On the Role page, under Reporting > Data loss prevention, mark Hide source and destination to anonymize reports for administrators assigned to the role.

Click OK to save the change.

The tool used for file type detection has been updated. This expands support for some existing file types and adds support for several others.

Pages (Legacy)

Numbers (Legacy)

Keynote (Legacy)

Microsoft Visio Drawing

Ichitaro Compressed

Macro-enabled Microsoft Visio Drawing

Sony Wave64

Macro-enabled Microsoft Visio Stencil

Ogg

Macro-enabled Microsoft Visio Template

Microsoft Visio Stencil

WavPack

Microsoft Visio Template

PKCS #12 (p12) format

Borland Reflex 2

MPEG-4

RAR5

The Microsoft Visio File classifier was also updated, and a classifier and rule for detecting Borland Reflex 2 database files were added.

Forcepoint DLP Endpoint New Features

Support for macOS 10.12.2, 10.12.3, 10.12.4, and 10.12.5 (Sierra)

Forcepoint DLP Endpoint can now run on the macOS operating systems 10.12.2, 10.12.3, 10.12.4, or 10.12.5.

Also, Mac Mail 10.3, which was introduced with macOS 10.12.4, is supported.


	Note This Forcepoint DLP Endpoint release does not support macOS 10.12.1; however, it does support Mac OS X 10.10.x, Mac OS X 10.11.x, macOS 10.12.0, and macOS 10.12.2 and later.

Some features are not supported in this release:

Clipboard support is only available between Microsoft Office 2011, Microsoft Office 2016, and Firefox. If either the source or the destination is not a supported application, the application name is empty.
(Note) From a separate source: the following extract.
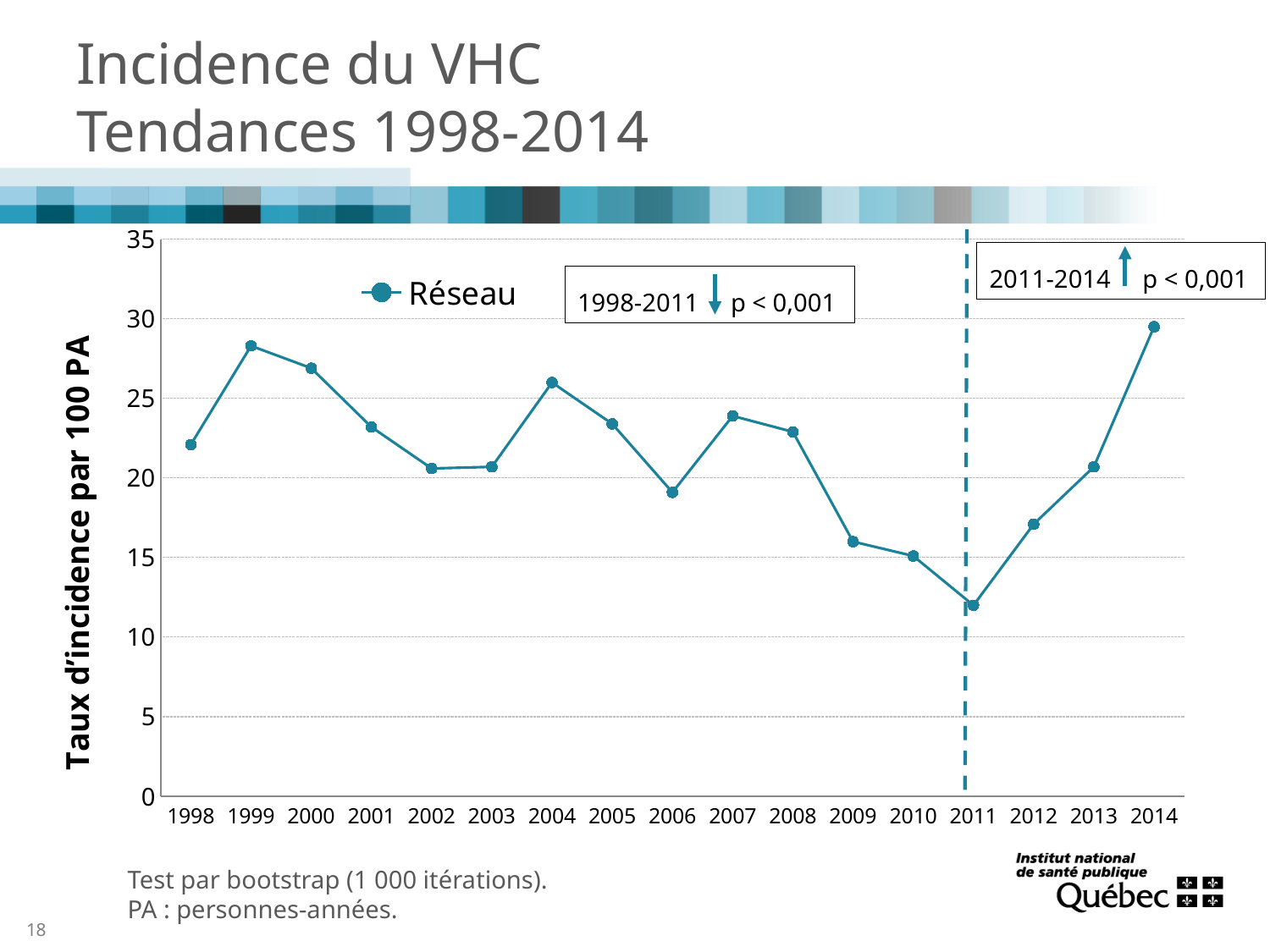
What is the name of the series shown in the legend? Réseau Is the value for 2006 greater or less than 20? less Is the value for 2014 greater or less than 25? greater How many series does the legend list? 1 Do the values rise or fall from 2011 to 2014? rise What kind of chart is shown on the slide? line chart Is the value for 2000 greater or less than 25? greater How many years (data points) are plotted along the x axis? 17 Which year has the highest incidence rate? 2014 Which year has the larger value, 2004 or 2005? 2004 Which year has the lowest incidence rate? 2011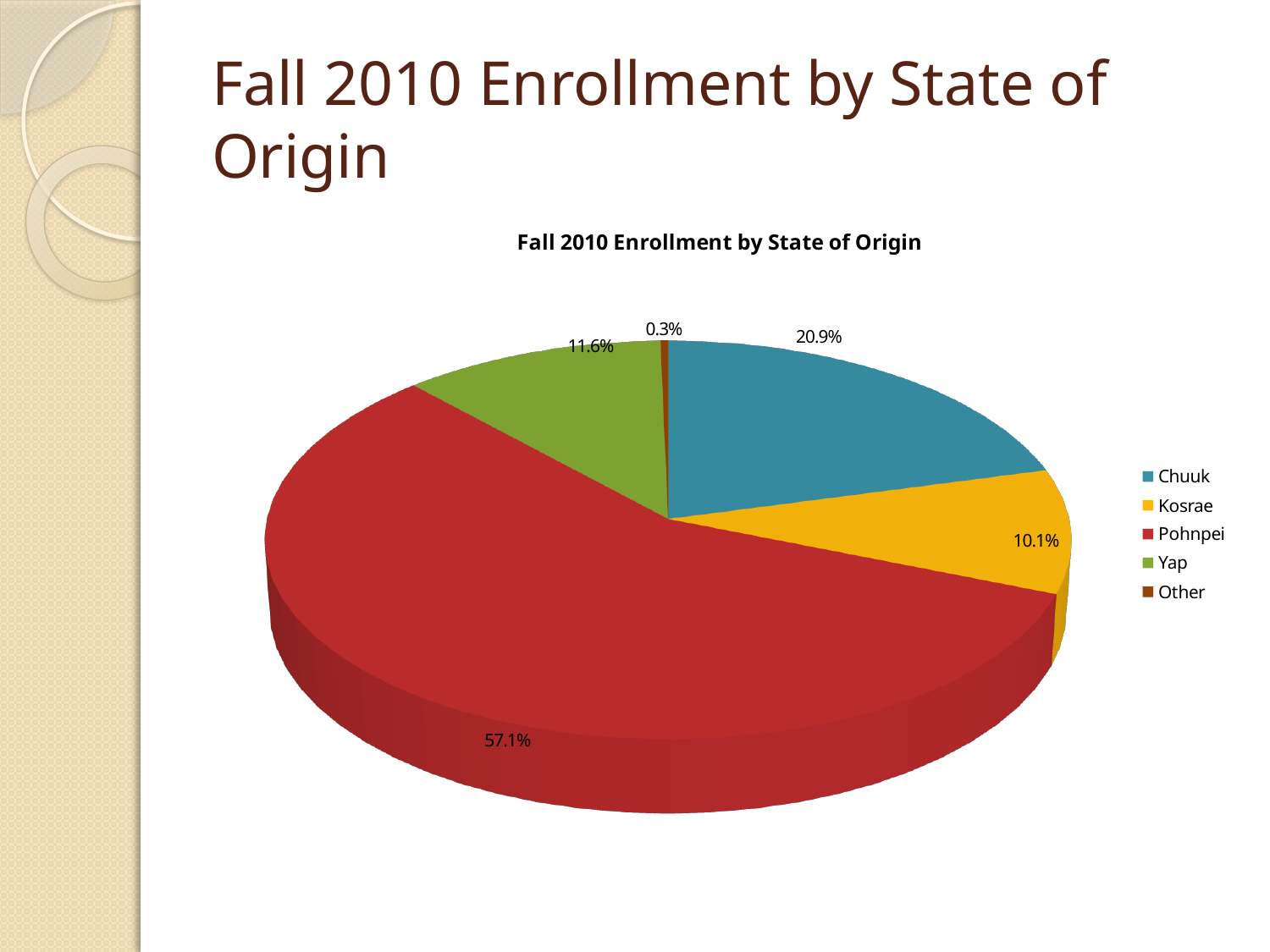
Which category has the smallest share of Fall 2010 enrollment? Other What kind of chart is shown on the slide? Pie chart What share of Fall 2010 enrollment came from Chuuk? 20.9% What share of Fall 2010 enrollment came from Yap? 11.6% How many percentage points larger is Pohnpei's share than Chuuk's share? 36.2 What share of Fall 2010 enrollment came from Pohnpei? 57.1% Which has a larger share of enrollment, Yap or Kosrae? Yap Which state of origin has the largest share of Fall 2010 enrollment? Pohnpei How many categories does the pie chart show? 5 What colour represents Pohnpei in the pie chart? Red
The Grab application only blocks when saved to a file and cannot block while capturing.

Printer support is only available from Microsoft Office 2011, Microsoft Office 2016, and Firefox. Print support is not available for other applications.

Support for Secure Boot mode in Windows 10, version 1607

Forcepoint DLP Endpoint can now be installed on Windows 10 endpoints with Secure Boot enabled. When Secure Boot is enabled, Windows only loads kernel mode drivers that are digitally signed by Microsoft. In this release of Forcepoint DLP Endpoint, all affected drivers are digitally signed.

This change affects all new installations of Windows 10, version 1607. Starting with Windows 10, version 1607, Microsoft has enabled Secure Boot by default for all new installations. System upgrades from an earlier Windows operating system to Windows 10, version 1607, are not affected by this change.

For more information on driver signing changes in Windows 10, version 1607, see the following Microsoft article.

Support for Windows 10 Creators Update, version 1703

Forcepoint DLP Endpoint can now be installed on the new Windows 10 Creators Update, version 1703.


	Note This Forcepoint DLP Endpoint release does not support the Edge 40 browser that is included as part of the Windows 10 Creators Update.

User confirmation dialog timeout updates

The dialog box used to get confirmation from end users when they perform a disallowed endpoint operation has been updated.

Users are still given 30 seconds to respond, by default, but the time may now be customized. You may now set the timeout length, per channel, to between 9 and 58 seconds.

Also, the confirm action now works on the HTTP/HTTPS channel. The confirm action was disabled on the HTTP/HTTPS channel in TRITON AP-ENDPOINT v8.3. With the addition of HTTP/HTTPS support in v8.4, all endpoint channels are now supported.

The confirmation dialog is shown when the Confirm action is selected for one or more endpoint channels in an action plan in the Forcepoint Security Manager.

The Confirm action is only available on endpoints that are installed with Interactive mode. In Stealth mode, users are never prompted for action.